What do you find most exciting about your software? What makes you want to be a part of Brightpearl?

It’s the scale of the opportunity and the fact that there are a lot of companies that need a commerce management platform. If you’re looking for a tagline of what we are or a category that would define us, I’d call it commerce management. We aren’t in the ecommerce business ourselves – we partner for that. We’re obviously not eBay or Amazon or Play.com in the UK. We can integrate with them, of course, but we ourselves provide a platform that lets merchants run their businesses and track customer orders and inventory, and that hasn’t existed for small businesses before. We’re really helping small businesses take advantage of the kind of technology that big businesses have had for decades.

I remember a report that came out, maybe seven or eight years ago. It was done by McKinsey & Company, and it looked into why US productivity had been growing so rapidly in the 90s and the early part of the 2000s despite the dot-com recession. It found that half of all US productive growth could be attributed to one company: Wal-Mart. So if you looked at productivity growth in terms of the business amount and products sold for a given amount of investment, Wal-Mart was hugely dominant in keeping prices low throughout the American economy and allowing other businesses to, in effect, grow quite rapidly. And if you look at what made Wal-Mart so successful, it had everything to do with information systems, and the fact that Wal-Mart knew exactly where its inventory was at all times. As a result, Wal-Mart didn’t have to carry as much of it as their traditional competitors did at the time.

It has been really difficult for small businesses to get access to that kind of technology, to allow them to run as lean as possible. So for us, that’s part of the excitement, to offer the small guys something the big guys have had for a long time. We’re leveling the playing field.

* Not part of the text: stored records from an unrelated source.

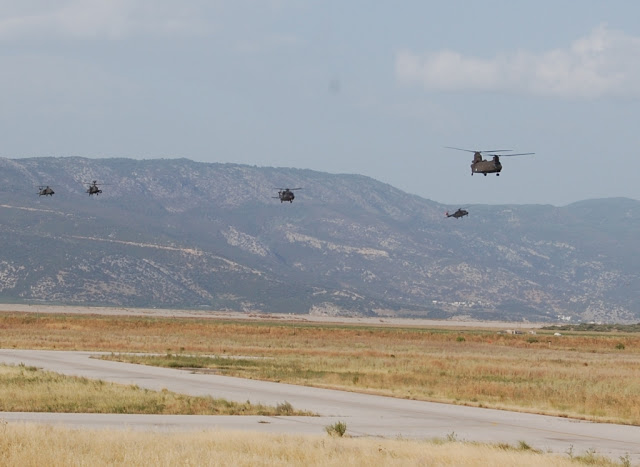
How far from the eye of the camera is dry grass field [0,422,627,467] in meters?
20.5

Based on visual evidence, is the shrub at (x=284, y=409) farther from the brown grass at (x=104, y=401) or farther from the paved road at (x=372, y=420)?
the paved road at (x=372, y=420)

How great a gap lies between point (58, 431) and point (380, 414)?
1250 centimetres

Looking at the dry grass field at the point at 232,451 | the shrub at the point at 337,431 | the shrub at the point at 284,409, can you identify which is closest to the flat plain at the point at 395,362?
the dry grass field at the point at 232,451

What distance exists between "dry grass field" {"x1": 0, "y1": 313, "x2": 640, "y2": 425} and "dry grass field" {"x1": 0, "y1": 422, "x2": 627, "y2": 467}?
1295cm

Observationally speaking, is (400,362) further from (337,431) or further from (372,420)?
(337,431)

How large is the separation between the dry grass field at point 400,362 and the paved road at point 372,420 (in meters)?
2.60

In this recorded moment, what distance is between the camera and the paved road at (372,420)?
94.3 ft

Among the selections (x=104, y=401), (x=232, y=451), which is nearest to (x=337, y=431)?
(x=232, y=451)

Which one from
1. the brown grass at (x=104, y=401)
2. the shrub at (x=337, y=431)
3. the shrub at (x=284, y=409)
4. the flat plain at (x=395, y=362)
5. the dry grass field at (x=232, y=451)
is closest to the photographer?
the dry grass field at (x=232, y=451)

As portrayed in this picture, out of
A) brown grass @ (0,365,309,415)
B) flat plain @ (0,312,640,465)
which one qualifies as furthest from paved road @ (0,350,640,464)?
flat plain @ (0,312,640,465)

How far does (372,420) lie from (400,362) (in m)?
31.4

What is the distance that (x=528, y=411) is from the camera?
37719 mm

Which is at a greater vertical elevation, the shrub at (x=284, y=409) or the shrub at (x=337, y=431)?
the shrub at (x=337, y=431)

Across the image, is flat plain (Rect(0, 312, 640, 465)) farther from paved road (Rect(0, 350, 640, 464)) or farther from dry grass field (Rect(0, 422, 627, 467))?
paved road (Rect(0, 350, 640, 464))
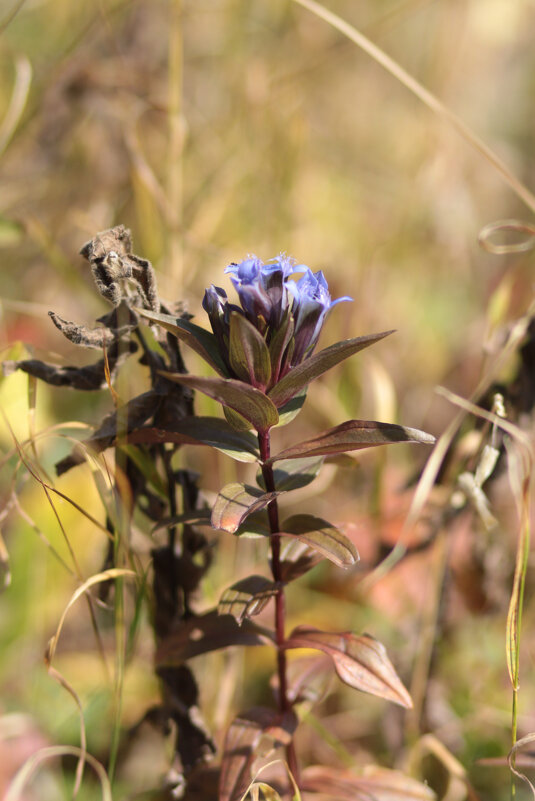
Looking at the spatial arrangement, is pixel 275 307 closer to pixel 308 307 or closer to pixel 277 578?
pixel 308 307

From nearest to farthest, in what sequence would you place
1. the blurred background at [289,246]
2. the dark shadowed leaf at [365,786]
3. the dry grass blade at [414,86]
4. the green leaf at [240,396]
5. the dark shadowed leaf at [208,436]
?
the green leaf at [240,396] → the dark shadowed leaf at [208,436] → the dark shadowed leaf at [365,786] → the dry grass blade at [414,86] → the blurred background at [289,246]

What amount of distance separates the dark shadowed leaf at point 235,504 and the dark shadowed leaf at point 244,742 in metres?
0.25

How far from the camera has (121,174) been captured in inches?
63.1

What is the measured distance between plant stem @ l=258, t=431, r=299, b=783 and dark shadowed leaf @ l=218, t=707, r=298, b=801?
0.08 feet

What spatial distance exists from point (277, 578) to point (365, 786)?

Who do you feel are the most interesting people or companies in your market segment right now and why?

I actually refer to Apple a lot, and not just for the products they made, but for the true retail experience they provide. There are two things about the Apple retail experience that I think really point the way. One is that they know about their customers across all channels. The second is that they make the interaction effortless. So when you’re in a store, you can check out anywhere, you don’t have to go a cash register, because an Apple employee with a smartphone will scan the barcode on the product in your hands, swipe your credit card, confirm your email address so that they can just send you a receipt electronically and you don’t have some piece of paper flying around, and then once the receipt is in your email, you can do whatever you want with it – file it, expense it if it’s a business expense. That experience is so much better than you get in most retail stores. It shows that Apple really thinks about who the customer is and how to deliver a great shopping experience. So for us, that’s one company we look to a lot. In the UK, you’ve got companies like John Lewis, who won’t be well known in the US, but who provide a really great multi-channel experience where you can order something online and have it available at store. If you order something online for home delivery, you can return it in the store if that’s most convenient for you. So those are some of the companies that are doing really interesting things.